Remove from oven, scoop out the flesh and place in a colander. Sprinkle with salt and leave to stand for 15 mins. Squeeze out any excess water then mix the cooked bolognese. Season with salt and pepper.

Fill each courgette with the filling.

In a food processor, blitz together 2 slices of toast, 1 garlic, 50g Parmesan and fresh parsley. Too the stuffed courgettes with this crumb.

Return to oven for ten mins, loosely covered in foil. Uncover and cook for a further five until crumb is browned and bubbling.
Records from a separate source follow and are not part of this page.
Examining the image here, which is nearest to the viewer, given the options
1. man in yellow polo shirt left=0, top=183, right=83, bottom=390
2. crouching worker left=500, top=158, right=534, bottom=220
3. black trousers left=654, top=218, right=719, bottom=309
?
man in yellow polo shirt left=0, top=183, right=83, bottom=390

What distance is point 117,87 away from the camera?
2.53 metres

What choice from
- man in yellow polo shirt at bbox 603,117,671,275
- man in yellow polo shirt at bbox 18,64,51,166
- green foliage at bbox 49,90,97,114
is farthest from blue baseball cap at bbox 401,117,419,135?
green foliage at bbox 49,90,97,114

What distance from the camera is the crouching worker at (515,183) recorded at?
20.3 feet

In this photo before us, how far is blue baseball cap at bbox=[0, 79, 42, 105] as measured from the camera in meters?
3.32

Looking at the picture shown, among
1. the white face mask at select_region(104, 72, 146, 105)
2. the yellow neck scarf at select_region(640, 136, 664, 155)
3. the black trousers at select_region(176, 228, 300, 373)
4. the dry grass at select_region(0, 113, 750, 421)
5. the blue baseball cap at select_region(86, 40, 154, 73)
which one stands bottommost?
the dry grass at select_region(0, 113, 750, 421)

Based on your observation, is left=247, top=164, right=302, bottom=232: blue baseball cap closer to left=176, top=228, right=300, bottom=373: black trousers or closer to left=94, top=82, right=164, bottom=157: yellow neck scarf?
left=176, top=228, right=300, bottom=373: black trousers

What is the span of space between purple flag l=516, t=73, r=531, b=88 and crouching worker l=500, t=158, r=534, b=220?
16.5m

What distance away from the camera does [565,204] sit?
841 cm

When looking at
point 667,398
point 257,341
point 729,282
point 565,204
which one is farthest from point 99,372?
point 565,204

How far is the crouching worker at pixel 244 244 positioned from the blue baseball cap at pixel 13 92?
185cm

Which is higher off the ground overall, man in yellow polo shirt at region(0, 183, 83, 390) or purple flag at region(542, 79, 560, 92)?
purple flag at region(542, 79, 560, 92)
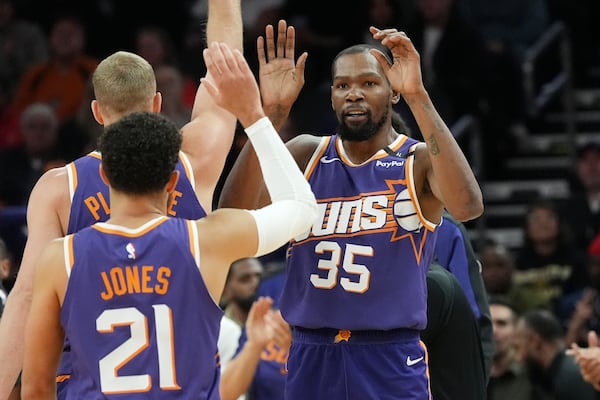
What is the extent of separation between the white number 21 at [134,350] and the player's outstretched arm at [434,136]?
1.56 meters

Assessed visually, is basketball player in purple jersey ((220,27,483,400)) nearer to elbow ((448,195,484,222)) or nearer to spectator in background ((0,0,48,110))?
elbow ((448,195,484,222))

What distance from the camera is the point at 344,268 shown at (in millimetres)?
5430

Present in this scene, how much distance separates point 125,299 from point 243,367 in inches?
143

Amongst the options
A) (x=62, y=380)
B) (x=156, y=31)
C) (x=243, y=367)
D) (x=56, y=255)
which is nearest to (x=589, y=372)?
(x=243, y=367)

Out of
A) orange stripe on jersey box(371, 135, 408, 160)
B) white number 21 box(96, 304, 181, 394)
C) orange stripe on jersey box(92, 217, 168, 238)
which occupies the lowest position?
white number 21 box(96, 304, 181, 394)

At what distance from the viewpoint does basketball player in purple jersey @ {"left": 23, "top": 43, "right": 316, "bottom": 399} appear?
4164 mm

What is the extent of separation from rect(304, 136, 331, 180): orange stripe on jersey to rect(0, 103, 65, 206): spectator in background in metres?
5.71

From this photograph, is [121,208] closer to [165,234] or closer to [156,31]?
[165,234]

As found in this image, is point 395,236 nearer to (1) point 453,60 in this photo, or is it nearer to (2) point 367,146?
(2) point 367,146

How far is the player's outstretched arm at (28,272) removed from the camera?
183 inches

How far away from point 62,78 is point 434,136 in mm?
7797

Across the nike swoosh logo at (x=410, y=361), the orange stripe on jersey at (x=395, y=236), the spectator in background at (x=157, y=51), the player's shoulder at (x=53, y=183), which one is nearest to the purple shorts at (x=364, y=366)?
the nike swoosh logo at (x=410, y=361)

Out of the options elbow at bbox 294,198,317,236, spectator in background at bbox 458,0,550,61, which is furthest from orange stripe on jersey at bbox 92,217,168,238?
spectator in background at bbox 458,0,550,61

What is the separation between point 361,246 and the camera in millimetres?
5434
Squash and ricotta lasagne
Half a pumpkin, peeled and chopped into cubes

Roast the pumpkin in a hot oven, drizzled with olive oil, salt and pepper until soft - about 30 mins at 200C

50g parmesan
150ml double cream
250g ricotta
Small bunch sage, chopped
10 lasagne sheets

Mix the ricotta with the sage. Once the squash is done, mix that through.
Whisk the double cream with the parmesan.
Layer as follows:
Cream - lasagne - squash - lasagne - cream - squash - lasagne - cream
Bake at 180, covered with foil, for 30 minutes followed by a final 5 minutes uncovered.

Friday, 3 October 2014

Review - Sushi No En

So you know how I was harping on about how reclaimed of my youth I felt for the pathetic reason that I managed to stay out to a reasonable hour? Well, I spoke too soon - the previous weekend took me out to the extent that I fell asleep in a pub on Friday night despite it being the return of a pal who I haven't seen in half a year. I felt so guilty and stilted the next morning because I'd just been sat there like a boring alien. It was difficult to tell if the alien feeling was tiredness or me being ill at ease. I haven't felt ill at ease for ages. These were the thoughts that I was pondering as I sat on a bus to meet the Explorer from his graduation. We were meeting for lunch but both so indecisive that we wandered for an hour before settling on Sushi No En. I was hesitant as previous Saturdays where we've ambled emptily have ended in bad food and oppressive boredom but this place stopped that happening.
It looks so scabby from the outside! It looks cheap and tacky and like the food is aimed solely at QM students. It's completely different inside. They have a whole section of traditionally sunken Japanese seating. And anime playing on a wall! 
And the food was spectacular. We had a salmon teriyaki bento box and the pork katsu. So many extras! The miso soup was warming and savoury enough that I had it all rather than getting bored. The little vegetable dumpling and sweet potato cake were, frankly, odd, but in a pleasant way. The salmon avocado sushi rolls were fresh and difficult to describe, as sushi often is for me. I think the salmon teriyaki is amongst the best salmon of any cuisine I've had. And the sauce! None of that horrid stickiness, just a golden sweetness to it. I haven't even mentioned the pork - my favourite. This is my new favourite restaurant.